If an acute liver failure is suspected due to drug usage, the social history should be considered and a careful medical treatment has to be carried out. Abdominal CT scanning may help in an accurate diagnosis.
Hyperammonemia Differential Diagnosis
The differential diagnosis of Hyperammonemia should aim at distinguishing the condition from other similar disorders, such as
- Portal vein thrombosis
- Fatty infiltration
Primary cases of the condition should be differentiated from Urea Cycle Defects and Transient Hyperammonemia of the Newborn. Secondary cases should be distinguished from Organic Acidopathies, Fatty Acid Oxidation Defects and Reye’s Syndrome.
The treatment of Hyperammonemia aims at restricting the intake of ammonia as well as increasing its excretion. Physicians make this possible by prescribing pharmacologic agents like Sodium benzoate and Intravenous Sodium Phenylacetate.
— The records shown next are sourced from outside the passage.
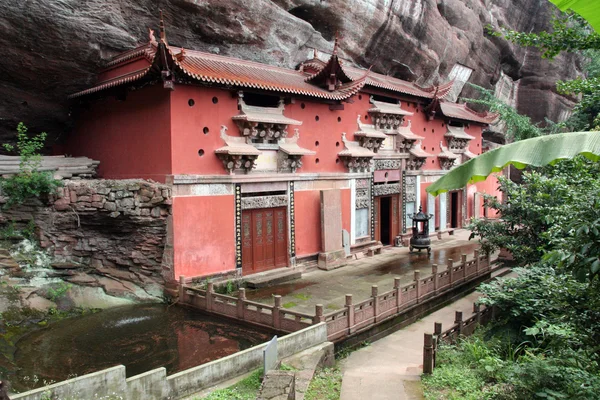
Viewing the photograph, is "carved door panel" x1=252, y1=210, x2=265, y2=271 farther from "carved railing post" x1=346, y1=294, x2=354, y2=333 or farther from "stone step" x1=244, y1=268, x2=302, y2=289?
"carved railing post" x1=346, y1=294, x2=354, y2=333

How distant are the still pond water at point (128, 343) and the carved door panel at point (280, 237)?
3.98 metres

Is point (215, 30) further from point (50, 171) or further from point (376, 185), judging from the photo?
point (376, 185)

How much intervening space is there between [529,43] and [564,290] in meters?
6.30

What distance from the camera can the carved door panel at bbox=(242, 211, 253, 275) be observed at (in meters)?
13.4

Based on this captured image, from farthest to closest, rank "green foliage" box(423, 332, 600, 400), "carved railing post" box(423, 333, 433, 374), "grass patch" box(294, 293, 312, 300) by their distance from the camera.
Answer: "grass patch" box(294, 293, 312, 300), "carved railing post" box(423, 333, 433, 374), "green foliage" box(423, 332, 600, 400)

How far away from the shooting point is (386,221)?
64.1 feet

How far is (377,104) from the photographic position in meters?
18.2

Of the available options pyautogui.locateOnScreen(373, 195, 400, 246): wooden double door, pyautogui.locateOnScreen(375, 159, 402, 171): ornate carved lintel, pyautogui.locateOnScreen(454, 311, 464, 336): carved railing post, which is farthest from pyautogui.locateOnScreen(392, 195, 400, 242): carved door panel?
pyautogui.locateOnScreen(454, 311, 464, 336): carved railing post

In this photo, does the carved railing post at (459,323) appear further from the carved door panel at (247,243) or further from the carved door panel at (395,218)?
the carved door panel at (395,218)

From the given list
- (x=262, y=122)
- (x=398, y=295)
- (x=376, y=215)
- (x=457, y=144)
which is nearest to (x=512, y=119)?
(x=457, y=144)

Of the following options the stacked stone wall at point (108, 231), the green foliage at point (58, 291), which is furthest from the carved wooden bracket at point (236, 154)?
the green foliage at point (58, 291)

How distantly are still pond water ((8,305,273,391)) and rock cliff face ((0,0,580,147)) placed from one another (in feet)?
24.5

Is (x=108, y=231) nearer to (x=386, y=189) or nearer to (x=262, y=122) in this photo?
(x=262, y=122)

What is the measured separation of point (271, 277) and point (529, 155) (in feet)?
33.1
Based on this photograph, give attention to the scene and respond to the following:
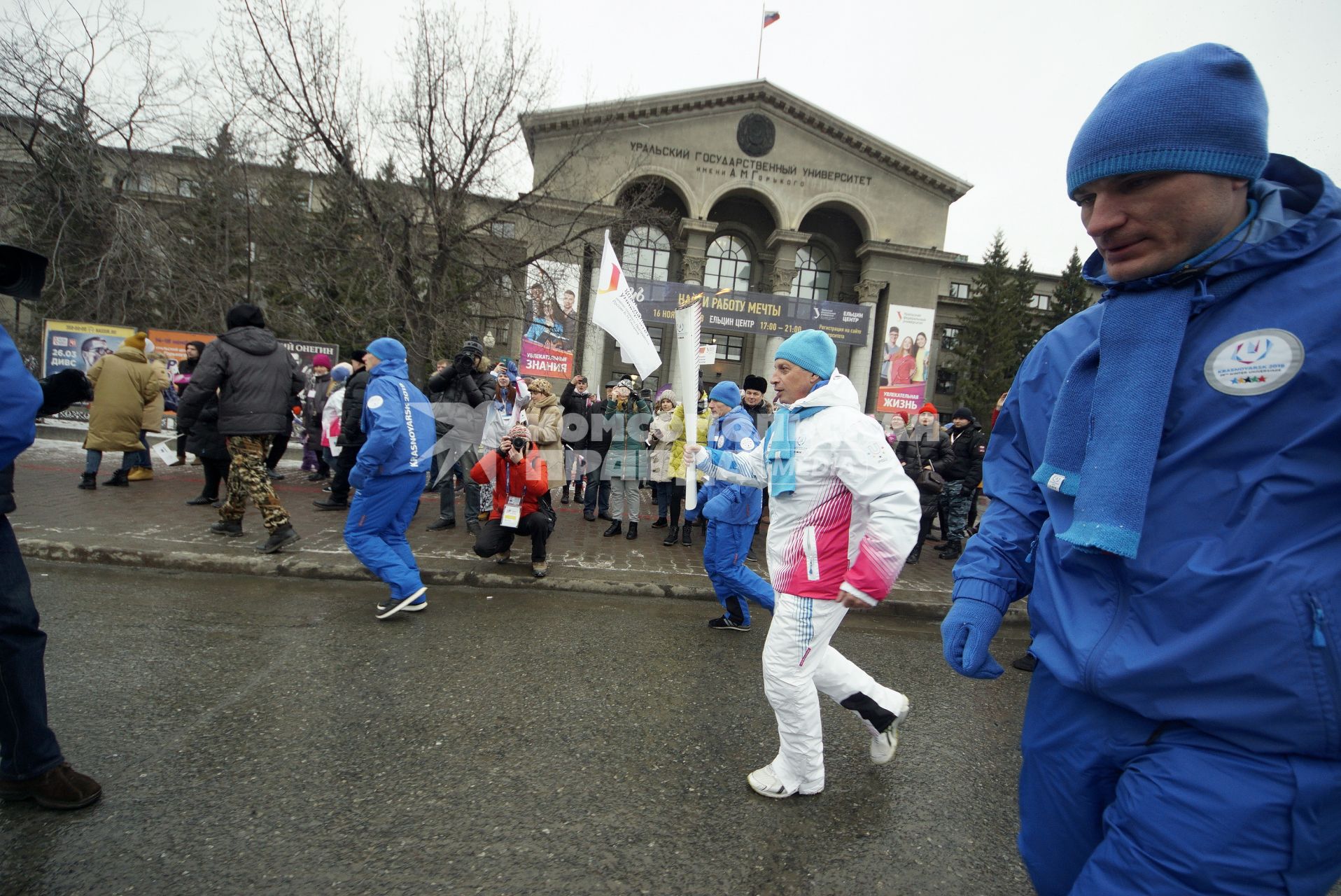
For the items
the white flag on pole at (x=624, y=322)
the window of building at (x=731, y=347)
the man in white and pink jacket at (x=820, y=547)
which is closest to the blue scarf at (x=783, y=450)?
the man in white and pink jacket at (x=820, y=547)

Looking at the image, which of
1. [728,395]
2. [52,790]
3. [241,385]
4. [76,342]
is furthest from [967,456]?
[76,342]

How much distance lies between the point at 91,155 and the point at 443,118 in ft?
24.5

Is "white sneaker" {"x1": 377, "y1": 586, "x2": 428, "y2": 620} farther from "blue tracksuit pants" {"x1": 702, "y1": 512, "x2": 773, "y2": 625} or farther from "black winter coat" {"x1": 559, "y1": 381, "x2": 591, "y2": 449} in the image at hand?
"black winter coat" {"x1": 559, "y1": 381, "x2": 591, "y2": 449}

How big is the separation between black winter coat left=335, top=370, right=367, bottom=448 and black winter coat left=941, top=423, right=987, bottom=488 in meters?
7.71

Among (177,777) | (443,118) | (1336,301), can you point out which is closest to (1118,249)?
(1336,301)

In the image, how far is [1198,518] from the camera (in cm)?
130

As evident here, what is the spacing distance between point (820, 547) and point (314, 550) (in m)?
5.70

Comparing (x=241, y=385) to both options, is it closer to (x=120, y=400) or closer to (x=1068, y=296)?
(x=120, y=400)

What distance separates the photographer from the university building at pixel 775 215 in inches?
1270

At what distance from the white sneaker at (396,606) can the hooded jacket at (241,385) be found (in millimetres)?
2796

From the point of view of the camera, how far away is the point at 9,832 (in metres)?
2.42

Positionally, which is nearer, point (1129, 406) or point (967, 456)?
point (1129, 406)

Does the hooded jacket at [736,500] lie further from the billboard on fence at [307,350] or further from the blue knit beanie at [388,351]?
the billboard on fence at [307,350]

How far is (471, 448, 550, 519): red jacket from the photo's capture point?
621 centimetres
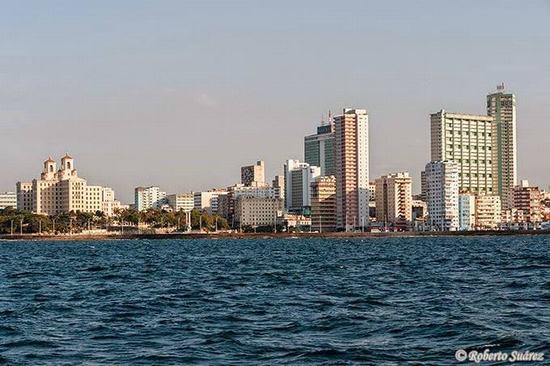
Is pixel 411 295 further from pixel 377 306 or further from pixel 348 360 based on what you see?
pixel 348 360

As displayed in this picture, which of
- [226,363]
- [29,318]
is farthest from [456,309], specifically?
[29,318]

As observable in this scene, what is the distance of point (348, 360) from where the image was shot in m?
20.6

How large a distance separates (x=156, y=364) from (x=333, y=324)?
709 centimetres

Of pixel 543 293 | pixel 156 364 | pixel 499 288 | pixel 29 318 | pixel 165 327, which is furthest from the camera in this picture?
pixel 499 288

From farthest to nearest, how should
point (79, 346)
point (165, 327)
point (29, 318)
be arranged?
1. point (29, 318)
2. point (165, 327)
3. point (79, 346)

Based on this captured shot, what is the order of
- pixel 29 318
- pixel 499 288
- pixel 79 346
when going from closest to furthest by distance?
pixel 79 346, pixel 29 318, pixel 499 288

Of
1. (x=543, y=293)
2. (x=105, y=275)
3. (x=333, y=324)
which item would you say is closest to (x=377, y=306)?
(x=333, y=324)

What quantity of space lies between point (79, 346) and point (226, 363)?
4.38 m

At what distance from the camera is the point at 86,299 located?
35.7 m

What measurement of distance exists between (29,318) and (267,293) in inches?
409

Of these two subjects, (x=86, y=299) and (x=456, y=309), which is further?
(x=86, y=299)

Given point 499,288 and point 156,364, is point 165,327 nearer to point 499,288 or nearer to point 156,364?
point 156,364

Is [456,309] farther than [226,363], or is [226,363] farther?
[456,309]

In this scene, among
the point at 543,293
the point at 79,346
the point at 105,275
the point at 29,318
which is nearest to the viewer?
the point at 79,346
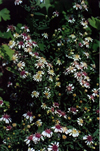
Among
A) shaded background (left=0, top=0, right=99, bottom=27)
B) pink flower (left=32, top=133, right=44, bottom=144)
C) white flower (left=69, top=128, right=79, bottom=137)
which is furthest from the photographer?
shaded background (left=0, top=0, right=99, bottom=27)

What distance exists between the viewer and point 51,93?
2.36 metres

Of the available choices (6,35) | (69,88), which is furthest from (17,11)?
(69,88)

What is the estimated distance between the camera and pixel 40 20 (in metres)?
2.90

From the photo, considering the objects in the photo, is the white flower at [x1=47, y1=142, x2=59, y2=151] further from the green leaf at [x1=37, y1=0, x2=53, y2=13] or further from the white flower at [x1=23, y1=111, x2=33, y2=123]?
the green leaf at [x1=37, y1=0, x2=53, y2=13]

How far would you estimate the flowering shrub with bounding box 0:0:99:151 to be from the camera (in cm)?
227

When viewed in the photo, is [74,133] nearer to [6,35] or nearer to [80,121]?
[80,121]

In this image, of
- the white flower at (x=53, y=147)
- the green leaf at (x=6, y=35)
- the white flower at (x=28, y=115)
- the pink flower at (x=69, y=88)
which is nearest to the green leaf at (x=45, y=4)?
the green leaf at (x=6, y=35)

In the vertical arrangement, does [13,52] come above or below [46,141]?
above

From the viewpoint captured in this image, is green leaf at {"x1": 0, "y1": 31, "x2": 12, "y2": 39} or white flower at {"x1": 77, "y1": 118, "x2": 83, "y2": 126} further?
green leaf at {"x1": 0, "y1": 31, "x2": 12, "y2": 39}

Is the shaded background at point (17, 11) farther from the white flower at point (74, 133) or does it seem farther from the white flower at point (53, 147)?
the white flower at point (53, 147)

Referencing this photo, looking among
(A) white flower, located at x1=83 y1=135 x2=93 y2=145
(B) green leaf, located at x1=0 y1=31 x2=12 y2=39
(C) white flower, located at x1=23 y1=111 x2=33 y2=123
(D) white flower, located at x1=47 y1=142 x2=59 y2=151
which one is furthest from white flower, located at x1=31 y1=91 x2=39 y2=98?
(B) green leaf, located at x1=0 y1=31 x2=12 y2=39

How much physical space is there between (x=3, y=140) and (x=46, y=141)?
43 centimetres

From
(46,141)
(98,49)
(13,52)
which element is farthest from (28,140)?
(98,49)

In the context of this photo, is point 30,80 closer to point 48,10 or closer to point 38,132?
point 38,132
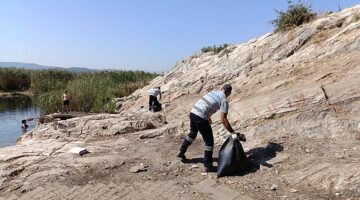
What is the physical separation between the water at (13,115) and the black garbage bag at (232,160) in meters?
12.1

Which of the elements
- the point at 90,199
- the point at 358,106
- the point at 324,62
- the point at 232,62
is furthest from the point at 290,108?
the point at 232,62

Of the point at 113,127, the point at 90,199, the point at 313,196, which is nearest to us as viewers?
the point at 313,196

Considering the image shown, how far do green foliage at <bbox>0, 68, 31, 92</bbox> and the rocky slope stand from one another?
3698 cm

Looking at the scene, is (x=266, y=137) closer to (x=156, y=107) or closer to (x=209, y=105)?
(x=209, y=105)

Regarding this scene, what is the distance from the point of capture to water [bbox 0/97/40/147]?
19.7 metres

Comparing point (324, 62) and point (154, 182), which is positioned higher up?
point (324, 62)

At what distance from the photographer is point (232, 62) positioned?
48.9ft

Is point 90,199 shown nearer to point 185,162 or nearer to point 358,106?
point 185,162

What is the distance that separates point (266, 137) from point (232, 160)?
168 centimetres

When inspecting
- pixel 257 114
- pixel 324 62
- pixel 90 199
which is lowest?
pixel 90 199

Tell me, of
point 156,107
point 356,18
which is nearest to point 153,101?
point 156,107

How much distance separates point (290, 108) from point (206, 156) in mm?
2555

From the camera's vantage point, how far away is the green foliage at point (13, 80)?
46.5 m

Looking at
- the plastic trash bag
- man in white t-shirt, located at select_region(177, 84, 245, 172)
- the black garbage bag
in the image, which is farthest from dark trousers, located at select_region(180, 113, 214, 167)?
the plastic trash bag
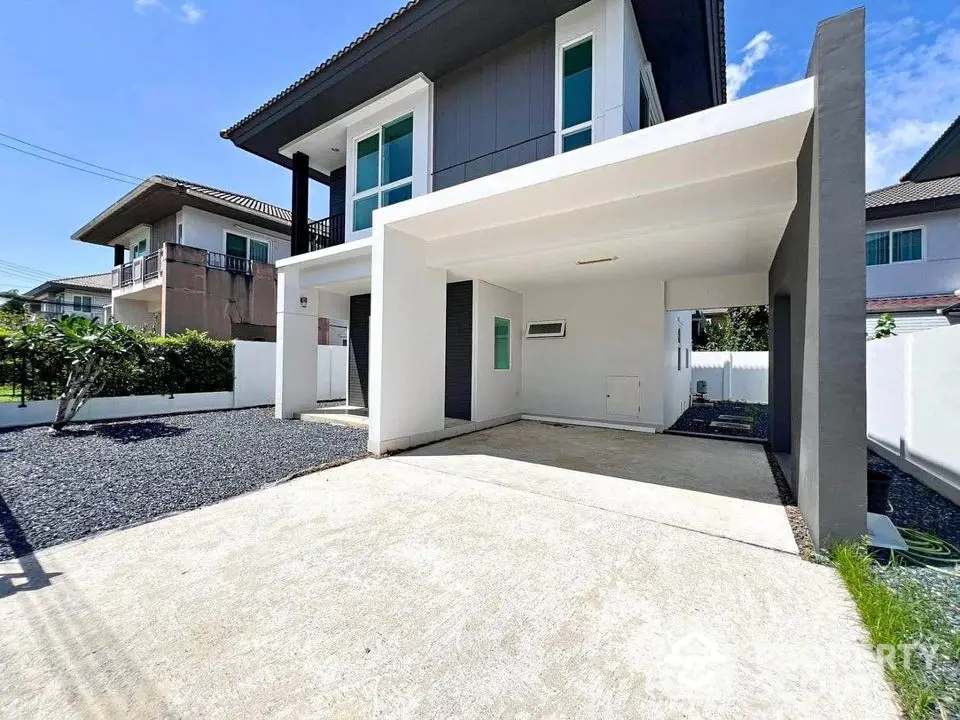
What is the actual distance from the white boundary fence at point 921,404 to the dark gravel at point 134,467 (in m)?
6.63

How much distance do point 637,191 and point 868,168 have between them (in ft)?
7.04

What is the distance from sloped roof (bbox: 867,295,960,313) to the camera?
35.4 ft

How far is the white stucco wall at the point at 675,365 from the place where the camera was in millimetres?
7667

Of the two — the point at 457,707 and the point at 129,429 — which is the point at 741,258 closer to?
the point at 457,707

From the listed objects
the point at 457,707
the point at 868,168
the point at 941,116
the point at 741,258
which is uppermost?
the point at 941,116

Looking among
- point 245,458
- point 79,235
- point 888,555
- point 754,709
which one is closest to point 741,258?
point 888,555

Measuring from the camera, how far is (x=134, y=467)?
4645 millimetres

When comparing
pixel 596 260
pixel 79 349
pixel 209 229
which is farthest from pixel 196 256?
pixel 596 260

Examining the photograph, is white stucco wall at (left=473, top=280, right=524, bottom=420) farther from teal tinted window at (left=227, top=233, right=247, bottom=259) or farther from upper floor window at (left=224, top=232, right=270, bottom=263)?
teal tinted window at (left=227, top=233, right=247, bottom=259)

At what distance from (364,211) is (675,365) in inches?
293

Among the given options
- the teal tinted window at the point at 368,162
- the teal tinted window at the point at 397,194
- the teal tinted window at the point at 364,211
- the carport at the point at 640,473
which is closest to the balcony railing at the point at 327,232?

These are commonly used as adjunctive therapy for curing the condition in patients suffering from deficiency of Urea Cycle Enzyme.
If left untreated, this condition may give rise to an acute brain disorder known as Encephalopathy. The condition involves 100% mortality in the absence of cure. However, the prognosis can be good if the problem is treated properly and in time.
People suffering from chronic disorders are at a life-long risk of suffering from Hyperammonemia episodes. For such patients, management involves long-time follow up and monitoring of the ammonia levels. A multidisciplinary approach, involving Genetic, Dietary, Metabolic, Pediatric and Neurological factors, needs to be followed for this disease. Specific supportive plans need to be used for dealing with acute episodes. Therapies used for this disorder need to focus on controlling the symptoms and avoiding its acute episodes.